Partnerships with the EPA

We work with partners to develop solutions to complex problems and to deliver better environmental and human health outcomes.

Partnerships bring together diverse expertise, knowledge and audiences. More and more regulators work with partners to develop solutions to complex problems and to deliver better environmental and human health outcomes.

Why you should partner with us

We recognise the value of working with organisations who have specific technical expertise, knowledge, skills and networks. Our partnerships help us to solve environmental problems and address environmental challenges together. They also allow us to increase engagement between the public, private, Not-For-Profit, community and education and research sectors, and accelerate the delivery of EPA priorities – water quality, climate change, environmental sustainability, emerging toxins, forestry and odour.

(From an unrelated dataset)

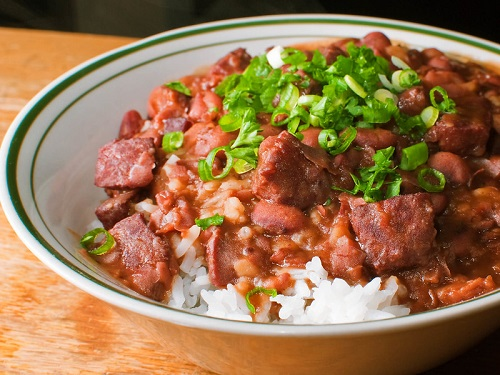andouille sausage red beans and rice recipe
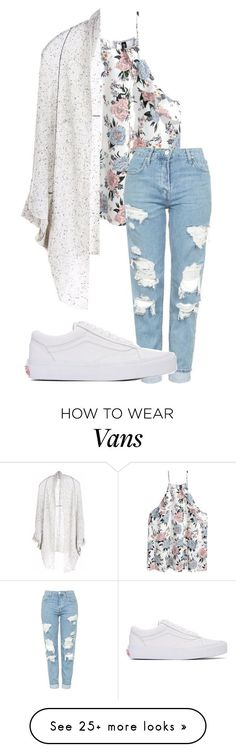 """I love you dangerously..."" by annayalee-gerber on Polyvore featuring Paychi Guh, Topshop and Vans"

What guides our partnerships?

Our Strategic Plan 2021 – 24 and Regulatory Strategy, recognise that partnerships are a key engagement approach to support and deliver our initiatives.

We support the United Nations Development Goal 17 for sustainable development that states that a successful development agenda requires inclusive partnerships.

Our approach to partnerships

We see partnerships as collaborative relationships that deliver solutions to complex problems. Our partnership approach involves two or more groups coming together to address a common environmental challenge, combine resources and competencies and share risk to maximise value creation and deliver mutual benefit. They are context specific and formed to address a specific challenge or issue and they may be short or long term.

Every partnership is unique, but there are some key attributes that lead to effective partnerships.

Collaborative: longer-term, non-transactional relationship between multiple parties.

Cross sector: includes different stakeholder types such as government, civil society, business, NGOs, and academia. 

Shared interest: overlapping interest around an environmental challenge – if there is a shared problem, there is astrong reason to partner. 

Compatiblity: organisational mandates, risk appetite and conflicts of interest. 

Complimentarity: deliberately seeking difference in skills, expertise, channels and assets to improve or emphasize value. 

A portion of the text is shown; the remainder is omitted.